Long context research suggests that context windows are not “flat RAM.” Position and salience matter; models tend to use information at the beginning and end of a long prompt more reliably than details buried in the middle. Designing prompts and chunking schemes with that in mind often matters more than simply increasing context length.

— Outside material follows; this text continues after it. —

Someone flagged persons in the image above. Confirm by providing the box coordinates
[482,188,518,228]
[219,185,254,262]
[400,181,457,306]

100+ items: Use tools or code execution

At this point you should treat the LLM as a planner and orchestrator, not as the thing that manipulates every item directly.

Instead:

Have the model generate code to process the data (for example, a small Python function that sorts, filters, or aggregates)
Use function calls or tool APIs so the model can delegate to deterministic components like calculators, databases, or search systems
Stream results through the model in smaller chunks and let it summarize or explain rather than directly compute over the entire raw list

There is a growing body of work on tool use and code execution that explicitly follows this pattern. Toolformer trains language models to decide when to call external tools such as calculators and search APIs instead of trying to carry out those operations in tokens. Other work integrates dedicated calculator or code execution modules into LLM systems to get reliable arithmetic and list operations where plain prompting is brittle. Numeric benchmarks like NumericBench and related studies repeatedly find that even strong LLMs are surprisingly error prone on arithmetic and numerical reasoning, which further supports the case for tool use rather than pure text based computation.

The Bigger Picture

This experiment reinforces a key insight about LLM system design:

The model should describe the computation, not perform it.

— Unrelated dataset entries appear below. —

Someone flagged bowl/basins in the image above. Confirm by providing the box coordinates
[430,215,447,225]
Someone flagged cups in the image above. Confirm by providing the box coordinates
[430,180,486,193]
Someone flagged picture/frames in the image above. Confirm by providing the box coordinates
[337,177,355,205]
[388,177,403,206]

You can think of the model as an expert that knows what needs to be done, how to decompose the problem, and how to wire together tools that will execute the plan reliably.

LLMs excel at understanding goals, constraints, and edge cases and at writing or modifying code, prompts, and queries.
They struggle when asked to manually manipulate large amounts of data token by token, especially when many small elements have to be tracked consistently.

This is exactly the direction that research systems have been moving in: LLMs are increasingly used as controllers or “central executives” that orchestrate external tools, rather than as monolithic black boxes that must do everything internally.OpenReview+1

The best LLM applications reflect this architecture and use the model for reasoning and orchestration, while delegating data heavy operations to code execution, databases, search, and specialized services.

Conclusion

Understanding LLM working memory limits is not about finding failure cases. It is about building better systems.

Just as we do not criticize calculators for not writing poetry, we should not expect LLMs to be high throughput data processing engines.

The sweet spot is clear:

Let LLMs reason about what to do with data
Let code or tools actually do it

When you structure your applications this way, you get the best of both worlds: the flexibility of natural language reasoning and the reliability of deterministic computation.

The code for this experiment is available at github.com/irbull/llm-codegen-benchmark.